Differential Effects of Trp53 Alterations in Murine Colorectal Cancer.

Abstract

Simple SummaryAlthough colorectal cancer is among the most frequent malignant tumors, there are currently no mouse models available that reliably mimic both tumor biology as well as treatment response. In this article, we describe a novel mouse model in which mutations relevant to colorectal cancer are induced in mice, leading to tumor formation in the distal colon. The tumors are monitored via colonoscopy, and the survival and the histology of the tumors are examined. We demonstrate that this model can closely model the human disease clinically, histologically and genetically. In addition, the response of this model to classical colorectal cancer treatments is more realistic than that of other mouse models. The effects of different mutations in the Trp53 gene on tumor cells show striking differences, similar to the effects in other tumor diseases. In summary, the new model allows more accurate and predictive experiments in colorectal cancer.Background: Colorectal cancer (CRC) development is a multi-step process resulting in the accumulation of genetic alterations.

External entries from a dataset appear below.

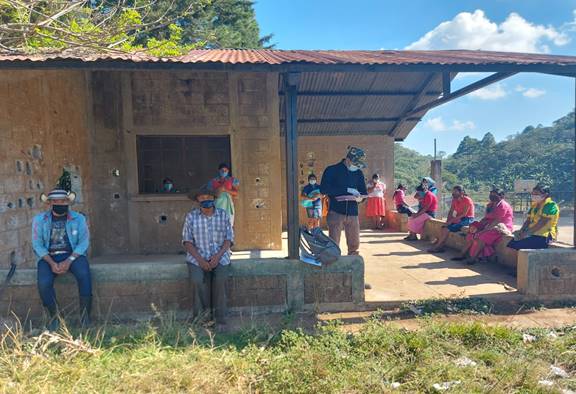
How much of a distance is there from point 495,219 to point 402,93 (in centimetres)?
357

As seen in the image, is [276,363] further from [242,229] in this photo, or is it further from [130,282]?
[242,229]

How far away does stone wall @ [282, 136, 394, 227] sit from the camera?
10766mm

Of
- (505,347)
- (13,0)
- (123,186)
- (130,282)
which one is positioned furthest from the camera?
(123,186)

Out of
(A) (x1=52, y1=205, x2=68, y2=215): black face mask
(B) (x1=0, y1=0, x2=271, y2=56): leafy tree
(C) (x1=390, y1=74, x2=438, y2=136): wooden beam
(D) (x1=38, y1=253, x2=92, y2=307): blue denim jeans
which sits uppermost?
(B) (x1=0, y1=0, x2=271, y2=56): leafy tree

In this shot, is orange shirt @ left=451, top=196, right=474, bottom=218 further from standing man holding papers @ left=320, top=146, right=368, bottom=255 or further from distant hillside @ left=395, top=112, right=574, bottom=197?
distant hillside @ left=395, top=112, right=574, bottom=197

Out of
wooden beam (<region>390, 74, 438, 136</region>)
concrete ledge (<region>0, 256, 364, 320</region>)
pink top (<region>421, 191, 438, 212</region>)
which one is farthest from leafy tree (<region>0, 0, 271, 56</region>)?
pink top (<region>421, 191, 438, 212</region>)

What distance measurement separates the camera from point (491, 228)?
244 inches

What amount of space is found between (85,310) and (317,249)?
103 inches

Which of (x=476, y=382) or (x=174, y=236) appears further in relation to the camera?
(x=174, y=236)

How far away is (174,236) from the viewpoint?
24.1 feet

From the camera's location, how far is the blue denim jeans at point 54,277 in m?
3.93

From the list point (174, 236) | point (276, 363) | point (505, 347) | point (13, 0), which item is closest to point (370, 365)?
point (276, 363)

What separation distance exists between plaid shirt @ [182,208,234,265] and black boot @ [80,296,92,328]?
1.11 metres

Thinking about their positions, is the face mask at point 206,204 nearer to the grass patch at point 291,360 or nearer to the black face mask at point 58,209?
the grass patch at point 291,360
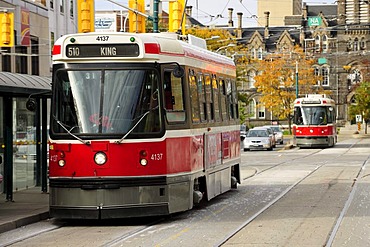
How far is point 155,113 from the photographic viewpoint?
15.5 m

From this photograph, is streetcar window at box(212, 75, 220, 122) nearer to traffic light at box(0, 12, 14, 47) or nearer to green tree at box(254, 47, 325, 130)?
traffic light at box(0, 12, 14, 47)

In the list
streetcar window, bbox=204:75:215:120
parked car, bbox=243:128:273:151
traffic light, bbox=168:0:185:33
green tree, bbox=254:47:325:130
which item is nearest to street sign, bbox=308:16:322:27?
green tree, bbox=254:47:325:130

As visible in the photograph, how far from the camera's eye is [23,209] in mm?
17656

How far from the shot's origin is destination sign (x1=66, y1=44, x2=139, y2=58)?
15.4 m

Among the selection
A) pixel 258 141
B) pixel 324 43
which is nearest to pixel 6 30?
pixel 258 141

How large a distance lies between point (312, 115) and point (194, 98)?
38.8 meters

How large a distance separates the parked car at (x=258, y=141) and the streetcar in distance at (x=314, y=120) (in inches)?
83.6

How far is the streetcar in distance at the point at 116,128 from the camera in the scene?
1514 centimetres

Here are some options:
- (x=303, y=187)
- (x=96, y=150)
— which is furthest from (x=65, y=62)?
(x=303, y=187)

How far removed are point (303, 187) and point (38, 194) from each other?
719 centimetres

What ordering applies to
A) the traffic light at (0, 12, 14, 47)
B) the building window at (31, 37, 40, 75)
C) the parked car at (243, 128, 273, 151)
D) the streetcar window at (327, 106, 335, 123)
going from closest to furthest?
1. the traffic light at (0, 12, 14, 47)
2. the building window at (31, 37, 40, 75)
3. the streetcar window at (327, 106, 335, 123)
4. the parked car at (243, 128, 273, 151)

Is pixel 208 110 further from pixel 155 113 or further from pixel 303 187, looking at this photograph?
pixel 303 187

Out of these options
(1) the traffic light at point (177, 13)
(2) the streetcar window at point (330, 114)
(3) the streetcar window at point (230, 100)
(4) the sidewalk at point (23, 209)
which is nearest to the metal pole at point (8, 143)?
(4) the sidewalk at point (23, 209)

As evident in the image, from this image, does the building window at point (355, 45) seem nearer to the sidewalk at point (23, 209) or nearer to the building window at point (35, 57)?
the building window at point (35, 57)
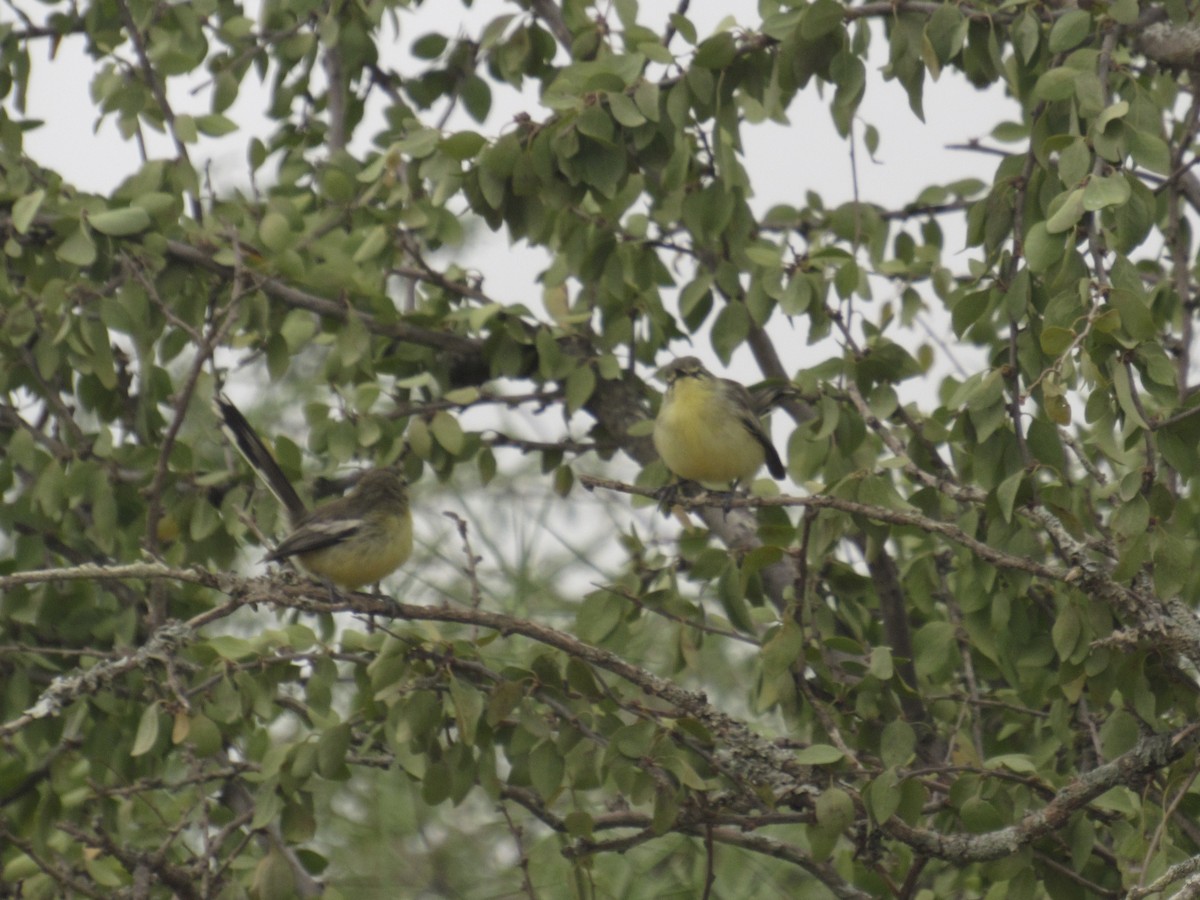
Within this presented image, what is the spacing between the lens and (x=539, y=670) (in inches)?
157

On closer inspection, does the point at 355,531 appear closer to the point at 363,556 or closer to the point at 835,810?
the point at 363,556

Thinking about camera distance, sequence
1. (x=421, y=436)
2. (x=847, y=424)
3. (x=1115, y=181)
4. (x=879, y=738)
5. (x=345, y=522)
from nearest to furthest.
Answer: (x=1115, y=181), (x=879, y=738), (x=847, y=424), (x=421, y=436), (x=345, y=522)

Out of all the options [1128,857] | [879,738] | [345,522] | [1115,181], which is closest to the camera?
[1115,181]

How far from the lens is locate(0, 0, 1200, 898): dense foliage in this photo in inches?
141

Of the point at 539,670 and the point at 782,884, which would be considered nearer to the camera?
the point at 539,670

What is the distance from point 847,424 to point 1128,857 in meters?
1.47

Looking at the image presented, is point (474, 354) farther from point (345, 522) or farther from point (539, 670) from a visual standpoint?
point (539, 670)

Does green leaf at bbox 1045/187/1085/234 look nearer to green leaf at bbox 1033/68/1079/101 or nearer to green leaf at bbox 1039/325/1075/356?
green leaf at bbox 1039/325/1075/356

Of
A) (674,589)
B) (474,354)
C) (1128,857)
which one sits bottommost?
(1128,857)

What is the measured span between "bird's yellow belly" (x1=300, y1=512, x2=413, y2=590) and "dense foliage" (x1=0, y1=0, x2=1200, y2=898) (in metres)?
0.20

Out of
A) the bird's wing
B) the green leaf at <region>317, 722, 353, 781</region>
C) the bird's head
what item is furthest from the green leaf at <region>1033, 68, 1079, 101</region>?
the bird's head

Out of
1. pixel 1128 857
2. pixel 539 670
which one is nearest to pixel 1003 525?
pixel 1128 857

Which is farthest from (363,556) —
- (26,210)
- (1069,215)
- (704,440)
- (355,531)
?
(1069,215)

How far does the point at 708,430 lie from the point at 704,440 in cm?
9
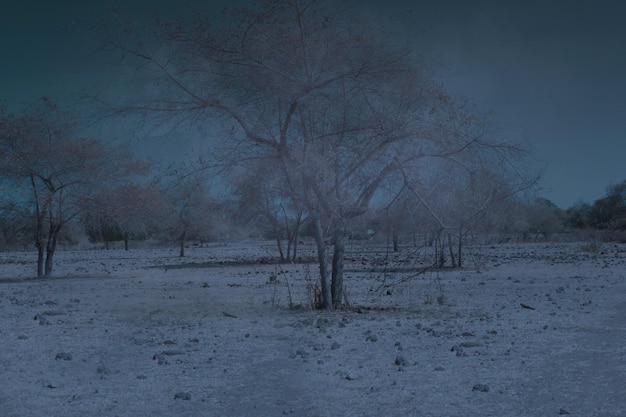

Despite its high incidence, there are currently no mouse models that accurately recapitulate this process and mimic sporadic CRC. We aimed to develop and characterize a genetically engineered mouse model (GEMM) of Apc/Kras/Trp53 mutant CRC, the most frequent genetic subtype of CRC. Methods: Tumors were induced in mice with conditional mutations or knockouts in Apc, Kras, and Trp53 by a segmental adeno-cre viral infection, monitored via colonoscopy and characterized on multiple levels via immunohistochemistry and next-generation sequencing. Results: The model accurately recapitulates human colorectal carcinogenesis clinically, histologically and genetically. The Trp53 R172H hotspot mutation leads to significantly increased metastatic capacity. The effects of Trp53 alterations, as well as the response to treatment of this model, are similar to human CRC. Exome sequencing revealed spontaneous protein-modifying alterations in multiple CRC-related genes and oncogenic pathways, resulting in a genetic landscape resembling human CRC. Conclusions: This model realistically mimics human CRC in many aspects, allows new insights into the role of TP53 in CRC, enables highly predictive preclinical studies and demonstrates the value of GEMMs in current translational cancer research and drug development.